## Exercise instructions
Repeat the data exactly as it stands.

Study material section start

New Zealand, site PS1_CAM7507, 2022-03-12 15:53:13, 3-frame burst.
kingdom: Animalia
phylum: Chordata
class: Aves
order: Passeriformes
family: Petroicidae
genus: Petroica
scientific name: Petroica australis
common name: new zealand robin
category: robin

Study material section end

## Result
New Zealand, site PS1_CAM7507, 2022-03-12 15:53:13, 3-frame burst.
kingdom: Animalia
phylum: Chordata
class: Aves
order: Passeriformes
family: Petroicidae
genus: Petroica
scientific name: Petroica australis
common name: new zealand robin
category: robin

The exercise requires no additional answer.